Cómo afrontar los problemas de forma creativa
Ninguno queremos tener problemas. Nos gustaría llevar una vida tranquila, sin obstáculos que sortear, sin situaciones que muchas veces nos lleven al límite y casi a callejones sin salida. Sin embargo, debemos admitir que eso es una utopía y que desearlo, en el fondo, nos quita muchos recursos para solucionar problemas. Lo primero que deberemos hacer para resolverlos de forma creativa es aceptar que siempre, en mayor o menor medida, vamos a tener problemas y desafíos a los que enfrentarnos, pero que también contamos con los recursos necesarios para resolverlos.

Este pensamiento nos permite enfrentarnos a ellos desde una perspectiva más relajada y menos angustiosa, porque nos permite ver los problemas no como algo hecho para amargarnos la vida, sino como oportunidades para utilizar todas las estrategias de las que somos poseedores.

Muchas veces, enfrentarse a un problema es la única forma de descubrir capacidades y cualidades que, de otro modo, no sabríamos que teníamos.

No importa de qué índole sea el problema, laboral, financiero, sentimental o familiar, lo importante es poner en marcha todas nuestras capacidades para resolverlo.

Lo mejor es sentarnos y escribir todas las soluciones que se nos ocurran en un papel, sin descartar ninguna, independientemente de lo descabelladas que sean, porque este proceso permite al cerebro elaborar las estrategias que finalmente nos ayudarán a resolverlos.

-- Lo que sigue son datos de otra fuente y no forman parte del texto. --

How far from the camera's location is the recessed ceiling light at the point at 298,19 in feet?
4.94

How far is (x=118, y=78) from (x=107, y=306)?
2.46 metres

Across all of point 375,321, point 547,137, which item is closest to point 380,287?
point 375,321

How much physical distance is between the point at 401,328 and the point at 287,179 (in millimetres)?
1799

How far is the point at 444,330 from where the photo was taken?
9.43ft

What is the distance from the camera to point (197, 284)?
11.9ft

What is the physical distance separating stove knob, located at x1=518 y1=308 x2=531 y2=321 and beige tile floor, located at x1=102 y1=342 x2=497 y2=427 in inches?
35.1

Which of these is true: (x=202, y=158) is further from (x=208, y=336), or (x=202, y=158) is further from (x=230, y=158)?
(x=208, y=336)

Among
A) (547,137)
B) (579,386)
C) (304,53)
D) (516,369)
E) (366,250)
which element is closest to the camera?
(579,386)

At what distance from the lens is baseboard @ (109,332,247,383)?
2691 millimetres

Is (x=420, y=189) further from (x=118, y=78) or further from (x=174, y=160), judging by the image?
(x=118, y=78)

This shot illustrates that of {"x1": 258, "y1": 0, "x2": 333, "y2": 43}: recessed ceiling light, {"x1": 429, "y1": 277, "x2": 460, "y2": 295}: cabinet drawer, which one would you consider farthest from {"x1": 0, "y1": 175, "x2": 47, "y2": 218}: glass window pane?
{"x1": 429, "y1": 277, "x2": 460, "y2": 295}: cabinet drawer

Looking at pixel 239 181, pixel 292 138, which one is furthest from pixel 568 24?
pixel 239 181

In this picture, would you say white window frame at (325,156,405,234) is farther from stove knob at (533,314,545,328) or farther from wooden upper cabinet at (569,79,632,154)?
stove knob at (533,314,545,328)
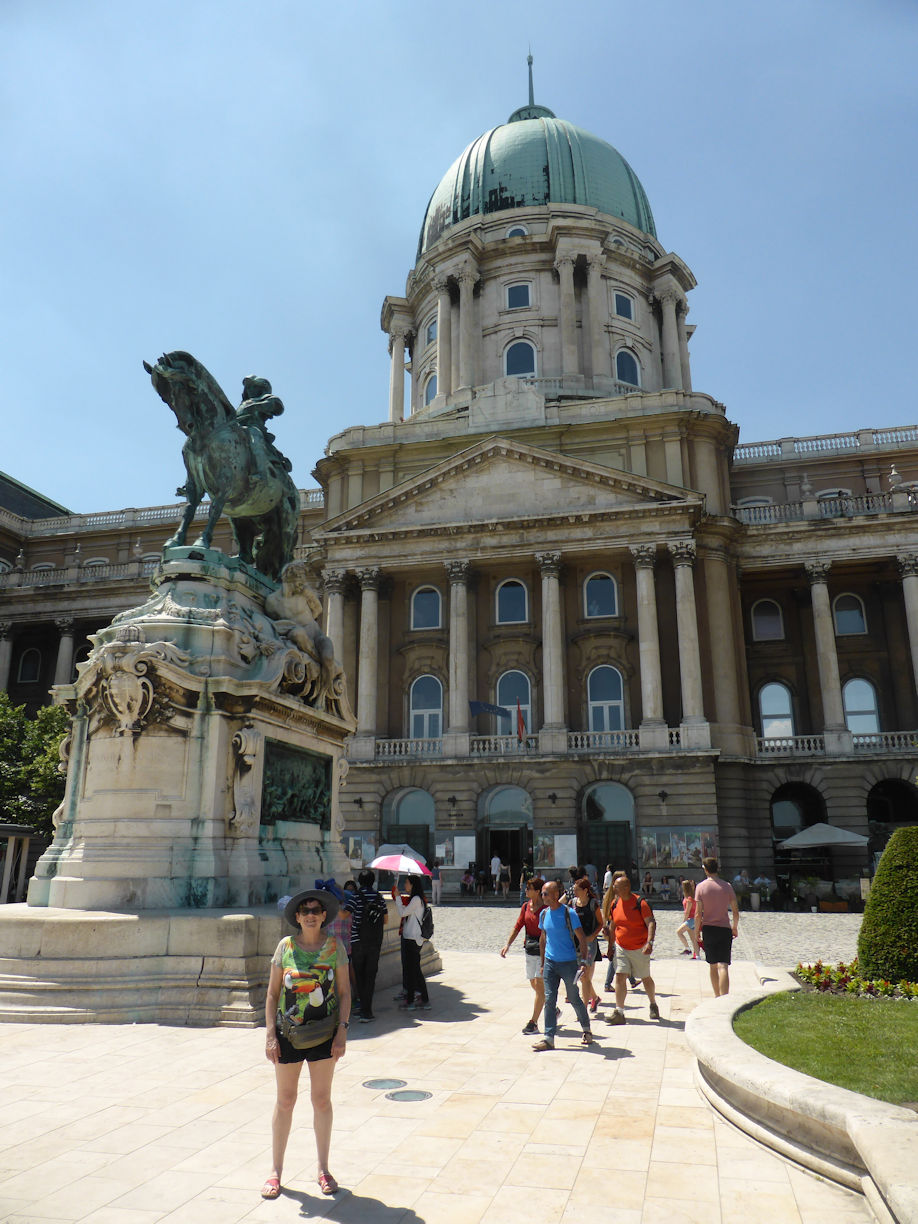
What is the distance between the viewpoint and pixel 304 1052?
15.8 ft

Una vez las hayas anotado, deja pasar unos minutos y examina la viabilidad de cada una, si existe posibilidad real de llevarla a cabo o no y si realmente resolvería el problema.

Este último punto es muy importante, ya que queremos resolver el problema, no apartarlo o posponerlo. Si no la encuentras, habla con amigos, familiares o incluso pregunta en foros de Internet. Tarde o temprano la solución aparecerá, incluso de forma inesperada. Lo importante es no bloquearse y confiar en que seremos capaces de resolverlos.